In most cases, this type of plot is used to determine whether or not a set of data follows a normal distribution.

If the data is normally distributed, the points in a Q-Q plot will lie on a straight diagonal line.

Conversely, the more the points in the plot deviate significantly from a straight diagonal line, the less likely the set of data follows a normal distribution.

The easiest way to create a Q-Q plot in SAS is to use the **PROC UNIVARIATE** statement along with the **QQPLOT** statement:

proc univariate data=my_data noprint; qqplot my_variable; run;

The following examples show how to use this syntax in practice.

**Note**: We use the **NOPRINT** statement to suppress all other summary statistics and tables that are automatically generated by the **PROC UNIVARIATE** statement.

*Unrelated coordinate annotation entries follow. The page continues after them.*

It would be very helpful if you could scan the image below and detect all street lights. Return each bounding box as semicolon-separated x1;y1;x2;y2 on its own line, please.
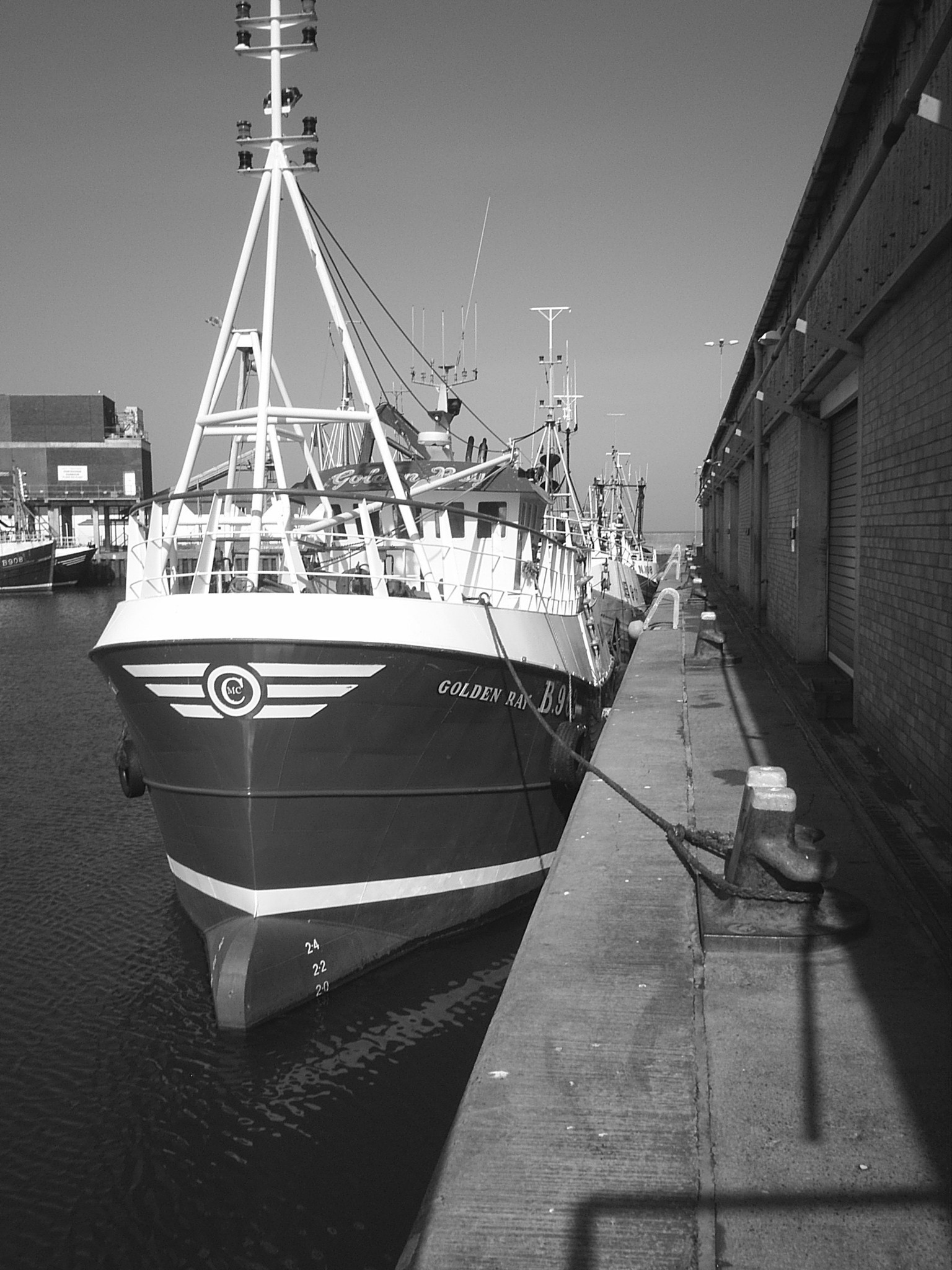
704;338;742;412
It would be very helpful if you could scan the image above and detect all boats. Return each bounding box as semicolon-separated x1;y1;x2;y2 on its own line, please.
0;466;56;594
55;544;98;591
88;1;660;1036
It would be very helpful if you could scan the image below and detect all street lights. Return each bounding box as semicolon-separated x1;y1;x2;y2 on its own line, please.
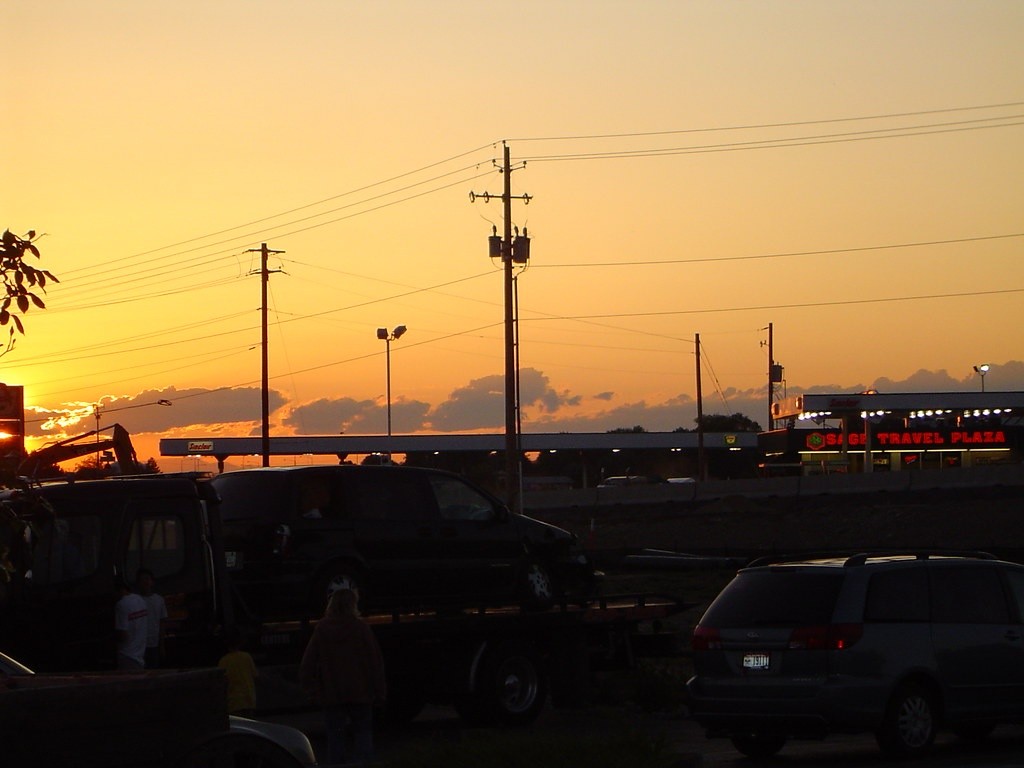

**Example 1: Create Q-Q Plot in SAS for Normal Data**

The following code shows how to create a Q-Q plot for a dataset that contains 1,000 observations generated from a normal distribution with a mean of 10 and standard deviation of 2:

**/*generate 1000 values that follow normal distribution with mean 10 and sd 2 */
data normal_data;
do i = 1 to 1000;
x = 10 + 2*rannor(1);
output;
end;
run;
/*create q-q plot*/
proc univariate data=normal_data noprint;
qqplot x;
run;**

We can see that the points lie mostly along a straight diagonal line with some minor deviations along each of the tails.

Based on this plot, we could safely assume that this set of data is normally distributed.

**Example 2: Q-Q Plot for Non-Normal Data**

The following code shows how to create a Q-Q plot for a dataset that contains 1,000 observations generated from an exponential distribution:

**/*generate 1000 values that follow an exponential distribution*/
data exp_data;
do i = 1 to 1000;
x = ranexp(1);
output;
end;
run;
/*create q-q plot*/
proc univariate data=exp_data noprint;
qqplot x;
run;**

Wan see that the points deviate significantly from a straight diagonal line. This is a clear indication that the set of data is not normally distributed.

This should make sense considering we specified that the data should follow an exponential distribution.